Drone Stalker LSTM 0.3

LSTM model for predicting drone trajectories based on bounding box sequences from video footage.

Model Description

This model predicts future drone positions given past trajectory data. It processes sequences of bounding boxes and outputs predicted future positions, significantly outperforming baseline models on the FRED dataset.

Drone Stalker LSTM 0.3 is an extremely lightweight model with just 2,224 parameters. Despite this, its performance is on par with other models of up to 300k parameters.

Architecture

Model Type: LSTM (Long Short-Term Memory)
Input Features: kinematics (x_center, y_center, x_velocity, y_velocity)
Total Parameters: 2,224
Input Sequence Length: 12 frames (Np=12)
Output Sequence Length: 12 frames (Nf=12)
※ ※ ※
- **WRITTEN REQUEST 1**
Identify each line of the listing below that contains the string "higher", and copy those lines.

- **GIVEN RECORDS**
※ ※ ※
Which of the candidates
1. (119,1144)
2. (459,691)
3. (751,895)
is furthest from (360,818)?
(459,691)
※ ※ ※
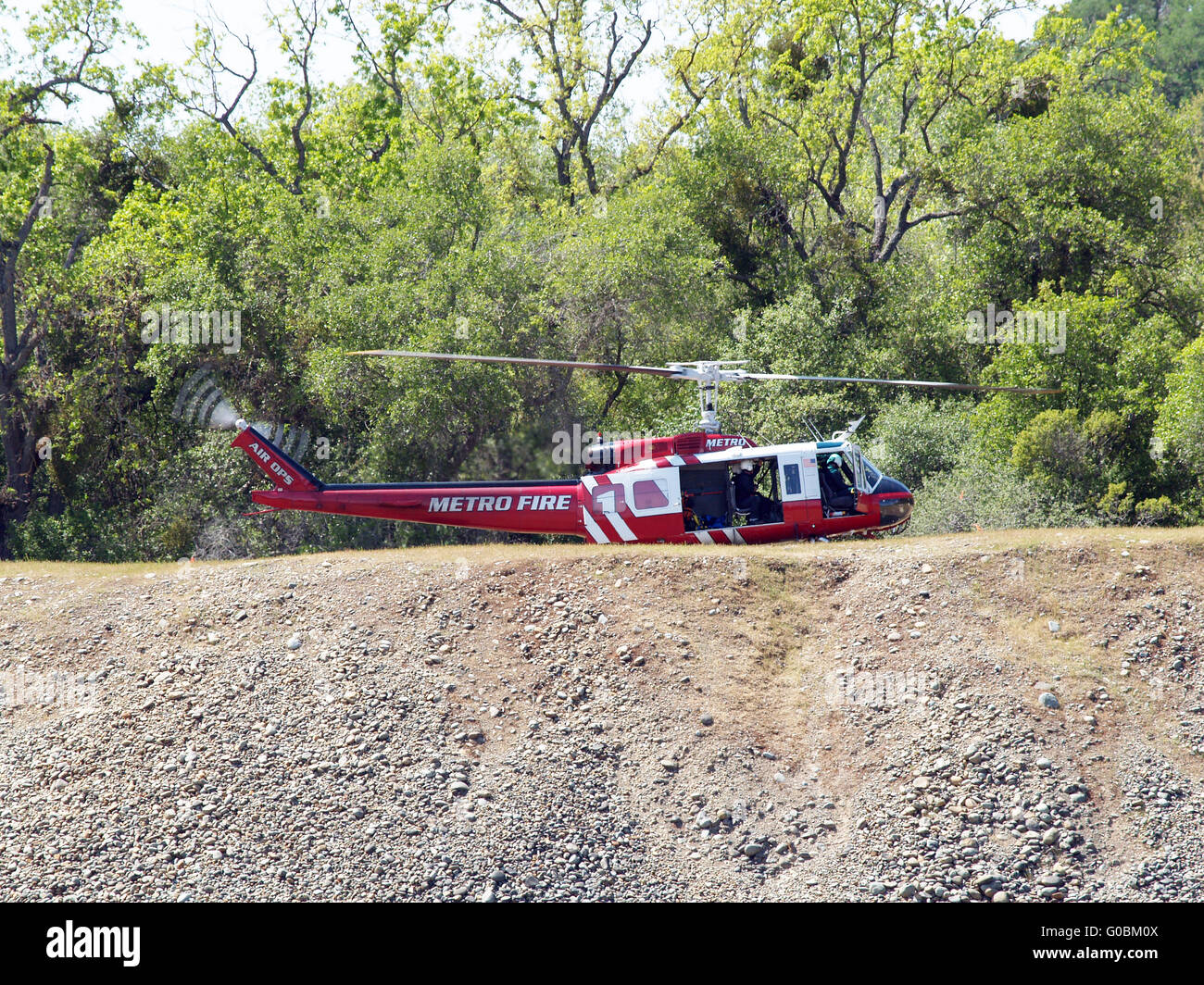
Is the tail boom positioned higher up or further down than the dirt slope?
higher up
※ ※ ※
- **WRITTEN REQUEST 2**
Answer these from the Drone Stalker LSTM 0.3 page above:
(a) How many parameters does the model have in total?
(b) How many frames long is the input sequence?
(c) On which dataset does the model outperform baseline models?

- **TASK OUTPUT 1**
Is the tail boom positioned higher up or further down than the dirt slope?
higher up

- **TASK OUTPUT 2**
(a) 2,224
(b) 12 frames
(c) The FRED dataset